Gwinnett County woman warns others about gift card scam

A Buford woman is out more than $4,000 after she said she fell victim to an elaborate scam.

Carolyn Buffington, 74, said a close friend reached out to her on Facebook messanger more than a week ago to tell her that her Facebook account had been hacked and she had changed her phone number.

Then the "friend" started to send Buffington text messages from that new number.  She told Buffington about a new $200,000 grant program she had just enrolled in to help pay her bills and suggested that her friend do the same.  

"There are so many things I've been talking about doing in my home, you know, painting, getting floors put in.  My car has got a few issues and I thought, you know, this is a blessing for me and not realizing it was a scam" said Buffington.  

Buffington said an "agent" from the grant program then started sending her text messages about how to enroll.  The so-called agent told Buffington she had to buy hundreds of dollars in Nike gift cards to pay the start up fees for the grant.  

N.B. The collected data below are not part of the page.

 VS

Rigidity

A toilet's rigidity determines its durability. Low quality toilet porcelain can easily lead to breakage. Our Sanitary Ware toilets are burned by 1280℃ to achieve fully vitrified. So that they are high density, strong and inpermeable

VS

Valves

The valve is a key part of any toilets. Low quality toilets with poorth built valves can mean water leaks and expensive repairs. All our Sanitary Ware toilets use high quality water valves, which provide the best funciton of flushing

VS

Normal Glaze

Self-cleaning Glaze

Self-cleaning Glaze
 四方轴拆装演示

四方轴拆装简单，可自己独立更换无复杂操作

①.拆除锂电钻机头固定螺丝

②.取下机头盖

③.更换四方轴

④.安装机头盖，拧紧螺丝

After handing over thousands of dollars in "fees," Buffington said the scammers came up with more reasons she needed to send them money and she quickly realized there really was no grant.

"How could anybody be so cruel, so selfish and so ruthless to do that to another person?" Buffington wondered.

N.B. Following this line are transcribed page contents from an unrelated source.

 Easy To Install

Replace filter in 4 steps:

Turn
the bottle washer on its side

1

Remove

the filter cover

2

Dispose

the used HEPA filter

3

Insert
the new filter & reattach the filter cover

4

Buffington filed a report with the Gwinnett County Police Department and reached out to Nike to see if anything could be done, but the scammers had already spent all the money on the cards.

"There's a lot of red flags and it doesn't just happen around the holiday times.  It happens year round," explained Gwinnett Police Cpl. Michele Pihera.  

Cpl. Pihera said scammers often use different stories or tactics to convince victims to send money, like telling them they have a loved one in trouble or an outstanding IRS debt.  She said anyone asking for payment in gift cards, however is a common theme and should be a warning sign.  

"These people are very good manipulators," said Cpl. Pihera.  "They know exactly what to say.  They know how to make people afraid that a government agency is coming to come after them, but they are not legitimate." 

Pihera said if you recieve a call or a text from a number you do not recognize, you should ignore it and not engage with whoever is on the other end.  

Buffington said she now realizes she should have called her friend to verify that she was, in fact, the one she had been texting.  She hopes others will learn from her mistake.

"Make sure before you do anything, before you respond even back to a text or even a media, make sure you know who you're dealing with, because if you don't it's going to cost you like it did myself and I'm grateful--it could've been worse," said Buffington.